At that point my natural shitty leverages keep me from staying very tight, at least in a manner that allows me to demonstrate much strength. That position sucks for me and no matter how many squat-advantaged people tell me ass-to-the-floor or else, I may be better off by working intelligently within the limitations of physical characteristics that I cannot change. So maybe there is such a thing as too low for some of us and we would progress a lot further by staying a little high, i.e. parallel.
I have noticed that some inflexible people round their back as they go lower. Not everyone has the flexibility to go atg and keep a good arch in their back. I think that everyone should work on flexibility, even the flexible ones.
If you are squatting for fitness and not for powerlifting, I see it the opposite way. It is more important to work the depth than the weights. Flexibility and strength throughout the full range of motion is more "fit", in my mind, than a 700lb half squat. Of course, they aren't mutually exclusive.
Oh, and make sure to work both Oly and Power squats in that case.
I used to be one of those people who went "ass to grass" and now that my knees are very screwed up right now i am starting to reget it. However my injury was probly because of improper form (rookie mistake) But in terms of squats I have always found that 1 1/2 squats worked best for me.
well accept that by having the bar in front of you you are forcing your ass, hams etc to pull BACK against that load in front of you to balance the opposing force and a LOT less attention to the quads that simply have to stand up a bit. so thats like apples and oranges compared to a squat.
To Low?? Well if it HURTS, Not that its HARD or you STRAIN thats good if there is REAL pain thats to low for you. Or iff you fall on your ass LOL then you went to low. Also depends on your goals. are you a PLer, an olylifter, or just wana look goood nekid.
Hell even PL'ers can benefit from going LOW from time to time.

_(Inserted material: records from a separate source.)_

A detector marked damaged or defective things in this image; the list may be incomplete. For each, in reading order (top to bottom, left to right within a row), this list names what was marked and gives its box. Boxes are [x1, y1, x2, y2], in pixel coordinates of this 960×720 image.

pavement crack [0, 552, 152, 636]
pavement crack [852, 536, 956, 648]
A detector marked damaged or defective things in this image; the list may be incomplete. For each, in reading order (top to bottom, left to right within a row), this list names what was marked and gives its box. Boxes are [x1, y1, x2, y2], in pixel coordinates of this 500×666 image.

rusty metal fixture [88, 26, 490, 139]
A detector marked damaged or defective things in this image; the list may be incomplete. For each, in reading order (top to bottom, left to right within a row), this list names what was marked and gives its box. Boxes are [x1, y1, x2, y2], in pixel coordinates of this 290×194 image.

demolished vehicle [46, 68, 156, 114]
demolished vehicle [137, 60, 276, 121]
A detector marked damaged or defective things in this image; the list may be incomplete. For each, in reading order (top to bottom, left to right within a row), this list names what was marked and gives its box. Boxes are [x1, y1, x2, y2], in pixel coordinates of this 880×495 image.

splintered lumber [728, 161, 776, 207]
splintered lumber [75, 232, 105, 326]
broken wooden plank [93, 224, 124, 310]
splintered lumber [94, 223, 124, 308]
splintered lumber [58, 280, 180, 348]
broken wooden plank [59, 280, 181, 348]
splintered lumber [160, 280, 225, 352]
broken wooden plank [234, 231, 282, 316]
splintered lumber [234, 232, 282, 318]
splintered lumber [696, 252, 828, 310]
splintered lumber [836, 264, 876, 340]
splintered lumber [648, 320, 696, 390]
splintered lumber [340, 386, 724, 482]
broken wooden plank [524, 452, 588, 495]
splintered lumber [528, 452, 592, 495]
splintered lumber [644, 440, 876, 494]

I did a lot of serious leg work for the last 4 months. Doing squats & deads more often than normal. After a while, just breaking parallel ended up causing tendon pain in my knees. For the last month I've been doing 1/4 squats and leg extension machine instead. My knees are getting better, but my deads and squat progress has slowed. I still load up the weights from time to time to make sure I still have my strength, but id imagine it will be a while before I can start increasing the intensity on a weekly basis. So I guess it depends on your frequency, intensity, form, genetics, etc. to know for sure how far down you should go.

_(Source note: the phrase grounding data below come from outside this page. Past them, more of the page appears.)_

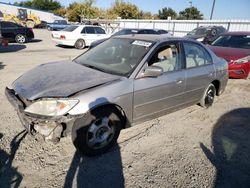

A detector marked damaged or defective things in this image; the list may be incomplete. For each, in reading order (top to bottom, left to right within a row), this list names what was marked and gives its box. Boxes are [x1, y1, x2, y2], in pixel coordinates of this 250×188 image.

damaged front bumper [4, 87, 80, 143]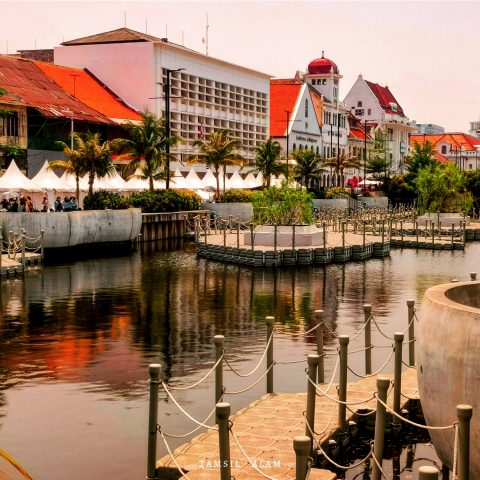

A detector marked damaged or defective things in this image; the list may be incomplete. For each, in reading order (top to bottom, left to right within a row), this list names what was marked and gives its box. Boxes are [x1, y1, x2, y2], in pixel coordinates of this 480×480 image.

rusty metal roof [0, 55, 113, 124]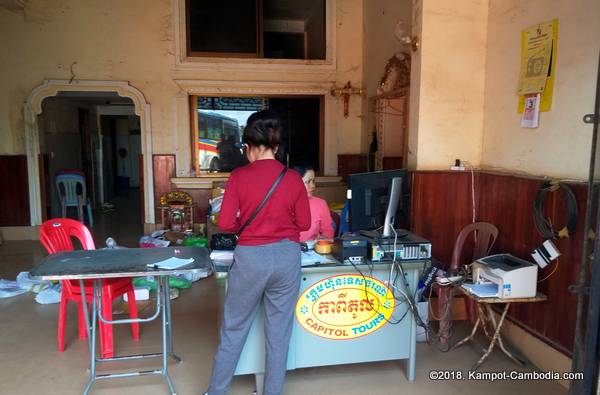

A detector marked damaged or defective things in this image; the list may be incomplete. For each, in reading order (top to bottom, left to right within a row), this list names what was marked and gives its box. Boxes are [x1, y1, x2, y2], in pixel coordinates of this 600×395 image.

peeling paint wall [0, 0, 366, 176]
peeling paint wall [410, 0, 490, 169]
peeling paint wall [482, 0, 600, 179]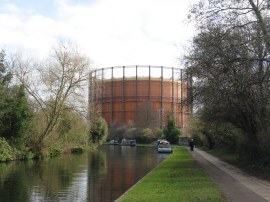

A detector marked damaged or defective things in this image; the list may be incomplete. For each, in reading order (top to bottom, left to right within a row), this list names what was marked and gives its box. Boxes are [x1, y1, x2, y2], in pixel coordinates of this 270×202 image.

rusty metal structure [88, 66, 190, 129]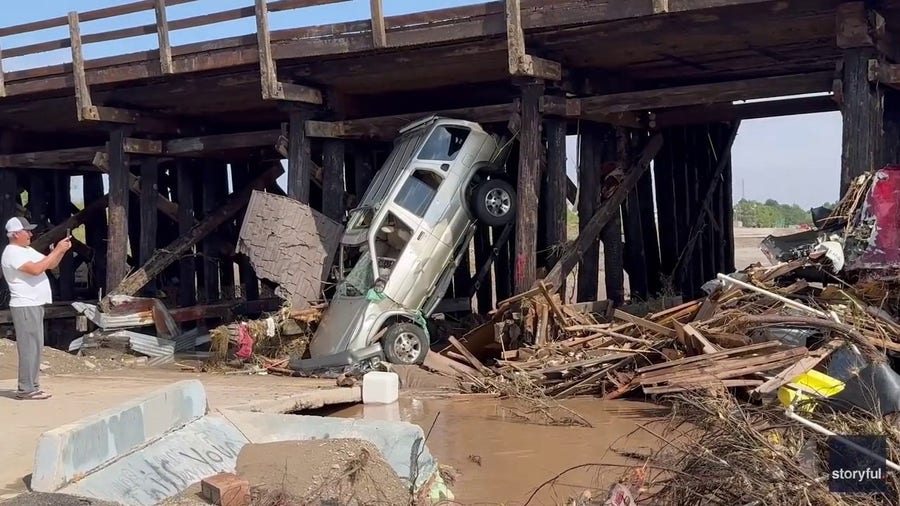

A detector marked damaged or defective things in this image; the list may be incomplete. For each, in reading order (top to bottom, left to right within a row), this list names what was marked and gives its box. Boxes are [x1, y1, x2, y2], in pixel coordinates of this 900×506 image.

broken wooden plank [100, 162, 282, 306]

For those who are interested by what I mean by "more often than normal" here is the routine that I speak of.
My deadlift and squat exercise frequency and intensity in the last few months were based on...

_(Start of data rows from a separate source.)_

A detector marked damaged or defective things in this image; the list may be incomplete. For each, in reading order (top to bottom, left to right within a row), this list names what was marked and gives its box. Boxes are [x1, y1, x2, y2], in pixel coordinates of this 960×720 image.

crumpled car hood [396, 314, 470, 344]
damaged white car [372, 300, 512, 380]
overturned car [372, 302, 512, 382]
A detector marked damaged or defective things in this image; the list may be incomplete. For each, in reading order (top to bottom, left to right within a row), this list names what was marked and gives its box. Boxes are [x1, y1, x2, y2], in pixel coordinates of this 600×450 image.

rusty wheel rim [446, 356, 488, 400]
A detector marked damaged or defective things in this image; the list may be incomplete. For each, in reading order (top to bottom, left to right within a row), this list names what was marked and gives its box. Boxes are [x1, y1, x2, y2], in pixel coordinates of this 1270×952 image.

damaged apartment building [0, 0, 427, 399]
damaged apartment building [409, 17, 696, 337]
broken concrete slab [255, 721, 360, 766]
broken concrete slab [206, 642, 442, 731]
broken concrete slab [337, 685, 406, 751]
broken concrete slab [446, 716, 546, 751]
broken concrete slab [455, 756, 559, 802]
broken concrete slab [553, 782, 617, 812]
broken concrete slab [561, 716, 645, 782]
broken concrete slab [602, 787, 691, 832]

and before that I did a customized routine that consisted of leg press holds, squats and deadlifts for a short period to get my legs in shape for skiing. Followed by a 2-week break before starting in on CW's routine.
For me I go low to make sure I'm not cheating. If you're not going to go all the way down, I'd suggest box squats, that way you can be sure you went to the correct depth and aren't getting shallower with every weight increase. Based on what I've read, and how my knees feel, I think ATG squats are less damaging as well. (in my opinion this is because a mid squat reversal places additional torsional stress on the meniscus, but your milage may vary)
If you wanna hit the quads more do Zercher Squats. Basically a deadlift with the bar BEHIND you.
As for ass to the grass, before I messed up my leg, which is still recovering (2 fucking months without 'heavy' squats and deadlifts so far, it sucks); I would often alternate doing highbar olympic style ass to the grass squats and front squats, good mornings, upper range squats, lower range (at parallel) static holds, box squats (which has to be the single most awesome squatting tool known to man), front squats, and olympic lifts.
The point, do what YOU like, but keep it well rounded. Don't just do squats, do some posterior chain stuff too like GM's and DL's. Stay balanced.